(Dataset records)
++++

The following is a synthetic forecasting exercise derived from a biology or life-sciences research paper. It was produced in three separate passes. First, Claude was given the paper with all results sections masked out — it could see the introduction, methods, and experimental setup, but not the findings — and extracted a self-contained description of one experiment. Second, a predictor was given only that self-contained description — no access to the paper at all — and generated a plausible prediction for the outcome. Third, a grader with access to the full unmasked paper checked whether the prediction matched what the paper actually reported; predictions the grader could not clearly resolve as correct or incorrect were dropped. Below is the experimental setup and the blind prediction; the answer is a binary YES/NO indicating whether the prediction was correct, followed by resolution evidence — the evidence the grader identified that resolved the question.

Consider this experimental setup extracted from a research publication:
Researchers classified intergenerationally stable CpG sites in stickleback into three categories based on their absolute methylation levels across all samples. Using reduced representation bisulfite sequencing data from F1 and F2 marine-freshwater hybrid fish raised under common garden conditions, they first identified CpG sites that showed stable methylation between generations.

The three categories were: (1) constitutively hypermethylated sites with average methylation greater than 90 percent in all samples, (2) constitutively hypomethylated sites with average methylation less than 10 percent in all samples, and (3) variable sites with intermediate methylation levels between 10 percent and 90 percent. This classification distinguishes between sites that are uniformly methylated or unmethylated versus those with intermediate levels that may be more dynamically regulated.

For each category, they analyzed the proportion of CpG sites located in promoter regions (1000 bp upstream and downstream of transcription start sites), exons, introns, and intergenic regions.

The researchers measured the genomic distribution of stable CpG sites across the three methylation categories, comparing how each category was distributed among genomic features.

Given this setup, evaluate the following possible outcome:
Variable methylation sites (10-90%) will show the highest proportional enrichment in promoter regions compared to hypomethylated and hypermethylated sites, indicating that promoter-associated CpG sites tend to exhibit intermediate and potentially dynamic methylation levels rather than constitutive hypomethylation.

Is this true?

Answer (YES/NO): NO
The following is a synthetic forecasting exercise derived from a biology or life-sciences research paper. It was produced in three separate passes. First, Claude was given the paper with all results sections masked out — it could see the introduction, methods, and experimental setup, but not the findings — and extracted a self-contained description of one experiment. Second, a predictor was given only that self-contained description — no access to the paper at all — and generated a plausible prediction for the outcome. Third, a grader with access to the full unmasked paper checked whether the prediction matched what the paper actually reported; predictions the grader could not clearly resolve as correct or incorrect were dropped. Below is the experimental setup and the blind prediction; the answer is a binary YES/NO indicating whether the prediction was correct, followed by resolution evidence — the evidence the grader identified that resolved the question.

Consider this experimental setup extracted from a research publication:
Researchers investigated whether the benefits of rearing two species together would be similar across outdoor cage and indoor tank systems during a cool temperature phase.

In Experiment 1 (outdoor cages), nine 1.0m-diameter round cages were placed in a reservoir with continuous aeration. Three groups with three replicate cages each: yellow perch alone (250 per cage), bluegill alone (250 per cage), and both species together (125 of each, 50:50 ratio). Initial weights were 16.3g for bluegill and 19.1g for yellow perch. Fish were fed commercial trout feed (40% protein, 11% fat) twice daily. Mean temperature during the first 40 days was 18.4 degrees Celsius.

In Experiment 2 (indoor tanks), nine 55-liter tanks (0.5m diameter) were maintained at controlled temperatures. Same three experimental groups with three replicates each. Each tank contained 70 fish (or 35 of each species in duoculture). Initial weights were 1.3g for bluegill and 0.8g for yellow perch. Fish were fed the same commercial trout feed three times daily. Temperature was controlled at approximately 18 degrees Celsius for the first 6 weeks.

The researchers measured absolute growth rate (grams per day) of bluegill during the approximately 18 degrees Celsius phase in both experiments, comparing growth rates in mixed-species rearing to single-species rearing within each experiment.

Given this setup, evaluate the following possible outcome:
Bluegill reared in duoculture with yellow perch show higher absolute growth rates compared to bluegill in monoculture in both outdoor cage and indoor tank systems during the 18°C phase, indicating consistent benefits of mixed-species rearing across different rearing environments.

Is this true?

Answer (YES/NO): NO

++++

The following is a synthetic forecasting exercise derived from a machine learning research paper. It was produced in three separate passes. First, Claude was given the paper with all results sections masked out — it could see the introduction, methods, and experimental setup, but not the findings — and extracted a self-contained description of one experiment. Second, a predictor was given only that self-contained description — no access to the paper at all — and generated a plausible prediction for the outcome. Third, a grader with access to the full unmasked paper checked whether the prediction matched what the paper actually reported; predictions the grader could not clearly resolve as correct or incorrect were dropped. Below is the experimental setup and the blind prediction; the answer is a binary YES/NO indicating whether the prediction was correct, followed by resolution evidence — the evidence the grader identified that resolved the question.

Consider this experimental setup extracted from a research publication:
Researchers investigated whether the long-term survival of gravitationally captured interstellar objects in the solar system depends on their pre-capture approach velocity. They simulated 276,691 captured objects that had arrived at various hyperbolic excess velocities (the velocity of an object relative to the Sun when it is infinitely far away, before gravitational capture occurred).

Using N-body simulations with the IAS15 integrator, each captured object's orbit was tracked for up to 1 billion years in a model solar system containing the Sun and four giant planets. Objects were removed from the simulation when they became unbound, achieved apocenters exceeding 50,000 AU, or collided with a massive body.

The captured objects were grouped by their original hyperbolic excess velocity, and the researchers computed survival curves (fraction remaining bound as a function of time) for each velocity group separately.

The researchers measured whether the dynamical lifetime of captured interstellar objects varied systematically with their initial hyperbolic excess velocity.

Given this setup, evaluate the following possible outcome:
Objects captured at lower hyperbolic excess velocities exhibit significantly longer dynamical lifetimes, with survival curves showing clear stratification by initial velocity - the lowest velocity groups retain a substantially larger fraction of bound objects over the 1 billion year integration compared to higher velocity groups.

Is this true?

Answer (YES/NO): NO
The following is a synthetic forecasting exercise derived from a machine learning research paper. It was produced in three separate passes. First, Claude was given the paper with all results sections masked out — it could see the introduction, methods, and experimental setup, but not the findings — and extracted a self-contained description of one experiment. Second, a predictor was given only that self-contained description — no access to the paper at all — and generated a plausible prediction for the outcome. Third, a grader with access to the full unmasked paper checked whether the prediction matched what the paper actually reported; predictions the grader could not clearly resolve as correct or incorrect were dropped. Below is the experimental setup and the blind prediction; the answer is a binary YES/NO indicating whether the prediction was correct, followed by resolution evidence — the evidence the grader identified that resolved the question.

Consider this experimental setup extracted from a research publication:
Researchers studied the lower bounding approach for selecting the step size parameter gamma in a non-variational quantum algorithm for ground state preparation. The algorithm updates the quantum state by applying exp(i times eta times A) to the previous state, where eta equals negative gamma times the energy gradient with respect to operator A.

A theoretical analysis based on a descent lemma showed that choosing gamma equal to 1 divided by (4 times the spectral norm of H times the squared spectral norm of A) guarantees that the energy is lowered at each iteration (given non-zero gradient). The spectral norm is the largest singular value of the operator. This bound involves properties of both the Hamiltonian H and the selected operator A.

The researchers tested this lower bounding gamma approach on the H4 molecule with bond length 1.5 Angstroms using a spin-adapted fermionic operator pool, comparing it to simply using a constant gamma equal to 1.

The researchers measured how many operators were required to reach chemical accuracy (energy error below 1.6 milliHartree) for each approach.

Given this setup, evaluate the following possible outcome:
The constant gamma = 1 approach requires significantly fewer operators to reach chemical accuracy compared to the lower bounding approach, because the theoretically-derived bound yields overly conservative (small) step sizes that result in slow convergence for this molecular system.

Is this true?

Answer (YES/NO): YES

++++

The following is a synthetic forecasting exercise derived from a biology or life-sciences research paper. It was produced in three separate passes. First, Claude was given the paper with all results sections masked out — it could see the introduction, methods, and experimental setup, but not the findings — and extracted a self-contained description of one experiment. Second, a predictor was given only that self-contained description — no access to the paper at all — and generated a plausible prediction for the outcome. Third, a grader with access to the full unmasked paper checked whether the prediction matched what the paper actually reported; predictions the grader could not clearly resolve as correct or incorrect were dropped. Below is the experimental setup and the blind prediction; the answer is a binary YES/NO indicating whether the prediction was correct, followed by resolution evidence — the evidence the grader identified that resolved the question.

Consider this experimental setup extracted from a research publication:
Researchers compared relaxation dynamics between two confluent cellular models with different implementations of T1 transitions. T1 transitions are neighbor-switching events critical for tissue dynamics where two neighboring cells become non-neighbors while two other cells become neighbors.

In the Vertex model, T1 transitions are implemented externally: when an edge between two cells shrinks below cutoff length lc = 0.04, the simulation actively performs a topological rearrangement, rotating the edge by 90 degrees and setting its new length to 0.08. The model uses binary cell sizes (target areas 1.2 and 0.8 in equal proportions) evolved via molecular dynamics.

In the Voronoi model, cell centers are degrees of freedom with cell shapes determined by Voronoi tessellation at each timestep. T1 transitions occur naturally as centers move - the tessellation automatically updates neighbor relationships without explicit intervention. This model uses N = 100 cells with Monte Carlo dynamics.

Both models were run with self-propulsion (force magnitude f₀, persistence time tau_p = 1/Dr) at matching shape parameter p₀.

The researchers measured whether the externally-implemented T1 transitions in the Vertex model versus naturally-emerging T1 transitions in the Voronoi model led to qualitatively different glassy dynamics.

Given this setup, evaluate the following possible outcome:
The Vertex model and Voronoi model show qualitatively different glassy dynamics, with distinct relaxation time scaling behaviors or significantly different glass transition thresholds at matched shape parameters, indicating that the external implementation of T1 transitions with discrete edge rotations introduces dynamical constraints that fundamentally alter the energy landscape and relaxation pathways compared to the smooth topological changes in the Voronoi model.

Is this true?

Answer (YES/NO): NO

++++

Using the records above, list each line that includes "promoter".

Output for this task:
For each category, they analyzed the proportion of CpG sites located in promoter regions (1000 bp upstream and downstream of transcription start sites), exons, introns, and intergenic regions.
Variable methylation sites (10-90%) will show the highest proportional enrichment in promoter regions compared to hypomethylated and hypermethylated sites, indicating that promoter-associated CpG sites tend to exhibit intermediate and potentially dynamic methylation levels rather than constitutive hypomethylation.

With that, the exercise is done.